• **SET PROBLEM A**
Answer the following questions using the article on damage modelling of wound composite:
(i) In which three industries are carbon fiber reinforced composites increasingly used?
(ii) Which two qualities of these composites does the article name?
(iii) Which two kinds of methods must be used simultaneously to answer the question put to scientists?

• **ARTICLE**
/---
Damage modelling of wound composite subjected to coupled thermomechanical loading


Carbon fibers reinforced composites are more and more used in naval, aeronautics and automotive industries. They indeed have many qualities, such as their mechanical strength and their lightness, making their utilization very interesting at a time when sparing energy is a major issue. Nevertheless, the utilization of this kind of material in industrial structures is very recent. Thus, some safety studies have to be carried out to be able to predict their behavior and understand it in every possible situation, for instance in condition of fire. Scientists are asked how much time composite structures can undergo both high heat fluxes brought by a fire and strong mechanical stresses. To answer this question, we have to use simultaneously numerical and experimental methods, which are complementary.
\---
• **SET PROBLEM B**
Tally the lines of the entries that contain the string "instances", treating case as significant, and give only that number.

• **Source data**
/---
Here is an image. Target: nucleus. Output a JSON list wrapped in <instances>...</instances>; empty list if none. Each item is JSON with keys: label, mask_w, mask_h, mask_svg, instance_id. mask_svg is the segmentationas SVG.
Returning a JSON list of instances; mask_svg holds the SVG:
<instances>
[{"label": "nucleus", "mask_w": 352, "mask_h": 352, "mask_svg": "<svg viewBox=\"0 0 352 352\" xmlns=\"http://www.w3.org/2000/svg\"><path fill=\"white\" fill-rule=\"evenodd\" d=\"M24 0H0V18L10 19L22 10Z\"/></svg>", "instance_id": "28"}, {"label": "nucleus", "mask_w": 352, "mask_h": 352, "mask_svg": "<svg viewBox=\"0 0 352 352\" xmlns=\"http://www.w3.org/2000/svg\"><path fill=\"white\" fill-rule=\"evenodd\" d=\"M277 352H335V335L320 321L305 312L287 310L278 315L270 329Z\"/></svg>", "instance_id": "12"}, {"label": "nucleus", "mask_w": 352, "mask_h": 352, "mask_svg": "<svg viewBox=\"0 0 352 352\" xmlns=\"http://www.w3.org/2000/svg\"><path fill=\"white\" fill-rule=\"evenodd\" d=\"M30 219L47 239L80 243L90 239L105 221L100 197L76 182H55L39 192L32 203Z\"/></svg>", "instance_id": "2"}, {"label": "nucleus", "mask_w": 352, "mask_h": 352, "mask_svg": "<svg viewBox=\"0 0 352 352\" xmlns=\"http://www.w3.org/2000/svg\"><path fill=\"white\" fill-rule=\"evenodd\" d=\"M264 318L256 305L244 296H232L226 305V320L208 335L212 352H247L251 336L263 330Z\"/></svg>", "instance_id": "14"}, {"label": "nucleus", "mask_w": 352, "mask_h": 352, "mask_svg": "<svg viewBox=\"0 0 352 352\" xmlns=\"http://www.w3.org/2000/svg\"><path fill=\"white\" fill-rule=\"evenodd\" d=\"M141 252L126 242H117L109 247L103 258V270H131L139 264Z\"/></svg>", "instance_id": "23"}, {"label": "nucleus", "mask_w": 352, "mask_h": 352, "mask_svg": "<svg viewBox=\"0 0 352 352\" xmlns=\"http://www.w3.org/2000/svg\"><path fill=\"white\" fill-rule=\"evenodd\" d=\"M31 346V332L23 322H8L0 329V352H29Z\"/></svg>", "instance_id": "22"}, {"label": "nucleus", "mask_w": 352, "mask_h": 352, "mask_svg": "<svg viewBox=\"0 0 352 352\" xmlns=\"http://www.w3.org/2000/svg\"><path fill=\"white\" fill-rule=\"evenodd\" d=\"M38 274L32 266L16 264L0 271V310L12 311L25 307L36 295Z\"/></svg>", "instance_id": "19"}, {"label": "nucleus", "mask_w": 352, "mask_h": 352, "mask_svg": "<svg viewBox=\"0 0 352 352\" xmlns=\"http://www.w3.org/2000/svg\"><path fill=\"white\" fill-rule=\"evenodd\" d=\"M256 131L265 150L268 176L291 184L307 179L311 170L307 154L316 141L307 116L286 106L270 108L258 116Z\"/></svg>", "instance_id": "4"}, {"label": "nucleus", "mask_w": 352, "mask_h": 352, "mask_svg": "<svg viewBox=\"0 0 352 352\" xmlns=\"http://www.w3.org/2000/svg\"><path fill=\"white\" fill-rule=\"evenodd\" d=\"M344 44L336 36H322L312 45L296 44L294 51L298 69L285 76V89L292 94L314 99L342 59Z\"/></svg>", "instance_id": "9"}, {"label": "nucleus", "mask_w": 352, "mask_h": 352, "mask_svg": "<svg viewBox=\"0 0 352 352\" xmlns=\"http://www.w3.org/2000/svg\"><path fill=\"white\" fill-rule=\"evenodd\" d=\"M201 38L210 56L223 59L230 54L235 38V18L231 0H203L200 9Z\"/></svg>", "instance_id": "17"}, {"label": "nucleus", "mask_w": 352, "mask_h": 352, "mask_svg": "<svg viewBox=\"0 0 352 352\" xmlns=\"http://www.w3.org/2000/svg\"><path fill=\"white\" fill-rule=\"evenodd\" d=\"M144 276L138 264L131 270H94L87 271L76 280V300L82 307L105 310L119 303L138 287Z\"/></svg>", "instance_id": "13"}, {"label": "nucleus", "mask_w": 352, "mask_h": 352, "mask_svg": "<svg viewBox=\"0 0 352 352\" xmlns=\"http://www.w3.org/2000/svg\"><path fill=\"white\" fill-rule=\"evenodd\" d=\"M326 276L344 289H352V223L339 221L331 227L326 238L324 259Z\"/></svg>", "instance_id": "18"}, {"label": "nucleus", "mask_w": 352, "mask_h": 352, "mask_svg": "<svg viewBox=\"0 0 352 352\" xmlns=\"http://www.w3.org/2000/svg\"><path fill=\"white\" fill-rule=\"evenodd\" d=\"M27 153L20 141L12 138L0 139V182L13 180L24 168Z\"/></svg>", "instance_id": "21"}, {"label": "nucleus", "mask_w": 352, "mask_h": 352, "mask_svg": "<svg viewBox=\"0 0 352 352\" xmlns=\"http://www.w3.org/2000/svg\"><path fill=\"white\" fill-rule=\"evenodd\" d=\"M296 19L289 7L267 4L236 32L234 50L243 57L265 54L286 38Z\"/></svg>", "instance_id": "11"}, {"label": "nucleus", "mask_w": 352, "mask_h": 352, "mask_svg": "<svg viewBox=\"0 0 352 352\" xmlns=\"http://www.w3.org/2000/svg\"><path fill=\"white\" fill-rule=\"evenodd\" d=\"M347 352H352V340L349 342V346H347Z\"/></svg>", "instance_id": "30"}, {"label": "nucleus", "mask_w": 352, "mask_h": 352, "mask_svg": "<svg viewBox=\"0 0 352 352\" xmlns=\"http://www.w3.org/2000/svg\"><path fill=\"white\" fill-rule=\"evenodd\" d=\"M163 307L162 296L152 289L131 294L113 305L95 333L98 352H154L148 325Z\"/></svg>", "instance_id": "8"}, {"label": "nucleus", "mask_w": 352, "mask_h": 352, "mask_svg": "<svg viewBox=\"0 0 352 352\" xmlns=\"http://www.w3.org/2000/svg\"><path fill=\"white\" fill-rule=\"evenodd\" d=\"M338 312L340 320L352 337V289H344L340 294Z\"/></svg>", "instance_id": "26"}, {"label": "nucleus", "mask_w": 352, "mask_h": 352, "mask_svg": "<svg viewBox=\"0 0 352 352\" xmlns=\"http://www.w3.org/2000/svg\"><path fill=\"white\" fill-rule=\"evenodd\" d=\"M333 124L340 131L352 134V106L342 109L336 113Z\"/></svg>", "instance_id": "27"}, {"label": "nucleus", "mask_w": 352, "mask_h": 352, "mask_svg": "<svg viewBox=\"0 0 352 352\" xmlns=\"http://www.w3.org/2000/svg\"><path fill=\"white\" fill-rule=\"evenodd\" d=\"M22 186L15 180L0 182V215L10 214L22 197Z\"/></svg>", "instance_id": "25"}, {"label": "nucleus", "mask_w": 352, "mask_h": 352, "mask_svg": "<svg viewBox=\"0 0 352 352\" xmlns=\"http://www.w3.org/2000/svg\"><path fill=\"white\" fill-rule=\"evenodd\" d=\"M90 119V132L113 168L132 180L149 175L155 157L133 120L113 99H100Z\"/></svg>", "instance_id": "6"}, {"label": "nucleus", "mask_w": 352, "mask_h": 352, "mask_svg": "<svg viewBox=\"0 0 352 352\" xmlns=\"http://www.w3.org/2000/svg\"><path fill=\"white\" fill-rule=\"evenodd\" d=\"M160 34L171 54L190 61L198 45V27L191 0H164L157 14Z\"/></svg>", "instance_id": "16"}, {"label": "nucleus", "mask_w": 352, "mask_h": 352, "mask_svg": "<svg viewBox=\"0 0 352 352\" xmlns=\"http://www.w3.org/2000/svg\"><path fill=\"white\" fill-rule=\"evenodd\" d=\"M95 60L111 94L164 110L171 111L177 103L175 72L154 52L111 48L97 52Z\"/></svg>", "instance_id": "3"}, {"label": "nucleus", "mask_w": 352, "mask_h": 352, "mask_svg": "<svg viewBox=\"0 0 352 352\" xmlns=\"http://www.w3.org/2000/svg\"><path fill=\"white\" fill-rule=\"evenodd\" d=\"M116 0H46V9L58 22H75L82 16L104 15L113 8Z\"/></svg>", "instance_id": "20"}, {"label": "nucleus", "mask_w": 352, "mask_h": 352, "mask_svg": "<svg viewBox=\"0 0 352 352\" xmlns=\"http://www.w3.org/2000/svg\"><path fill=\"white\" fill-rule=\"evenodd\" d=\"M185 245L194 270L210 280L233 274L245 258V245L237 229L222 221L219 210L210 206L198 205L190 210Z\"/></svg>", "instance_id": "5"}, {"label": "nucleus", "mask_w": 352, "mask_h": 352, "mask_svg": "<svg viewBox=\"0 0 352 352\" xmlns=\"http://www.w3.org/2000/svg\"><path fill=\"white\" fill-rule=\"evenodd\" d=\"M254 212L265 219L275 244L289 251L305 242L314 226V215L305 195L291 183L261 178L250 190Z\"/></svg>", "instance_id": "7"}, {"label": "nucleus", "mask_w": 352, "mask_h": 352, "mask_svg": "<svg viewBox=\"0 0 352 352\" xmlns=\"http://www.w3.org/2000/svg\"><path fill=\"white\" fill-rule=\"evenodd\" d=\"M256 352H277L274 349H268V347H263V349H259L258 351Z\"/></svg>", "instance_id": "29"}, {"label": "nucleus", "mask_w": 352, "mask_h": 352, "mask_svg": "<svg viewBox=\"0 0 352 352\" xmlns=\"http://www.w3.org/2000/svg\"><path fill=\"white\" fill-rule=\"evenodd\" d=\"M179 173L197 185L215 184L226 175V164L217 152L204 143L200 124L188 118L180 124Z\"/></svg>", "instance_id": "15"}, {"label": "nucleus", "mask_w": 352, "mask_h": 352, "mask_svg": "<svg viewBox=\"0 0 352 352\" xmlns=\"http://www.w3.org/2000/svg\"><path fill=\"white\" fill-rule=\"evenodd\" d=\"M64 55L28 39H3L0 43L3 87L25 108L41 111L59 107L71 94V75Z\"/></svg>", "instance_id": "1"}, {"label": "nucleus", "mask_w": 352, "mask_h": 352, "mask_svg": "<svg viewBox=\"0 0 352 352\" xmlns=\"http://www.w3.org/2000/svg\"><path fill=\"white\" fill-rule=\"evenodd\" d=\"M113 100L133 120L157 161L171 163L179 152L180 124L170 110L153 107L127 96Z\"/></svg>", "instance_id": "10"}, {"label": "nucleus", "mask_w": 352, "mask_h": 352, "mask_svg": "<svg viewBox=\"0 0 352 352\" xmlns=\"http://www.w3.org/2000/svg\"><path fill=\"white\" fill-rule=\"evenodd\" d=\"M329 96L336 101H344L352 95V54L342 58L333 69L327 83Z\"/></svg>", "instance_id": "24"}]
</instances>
\---
• **TASK OUTPUT A**
(i) Naval, aeronautics and automotive.
(ii) Their mechanical strength and their lightness.
(iii) Numerical and experimental methods.

• **TASK OUTPUT B**
4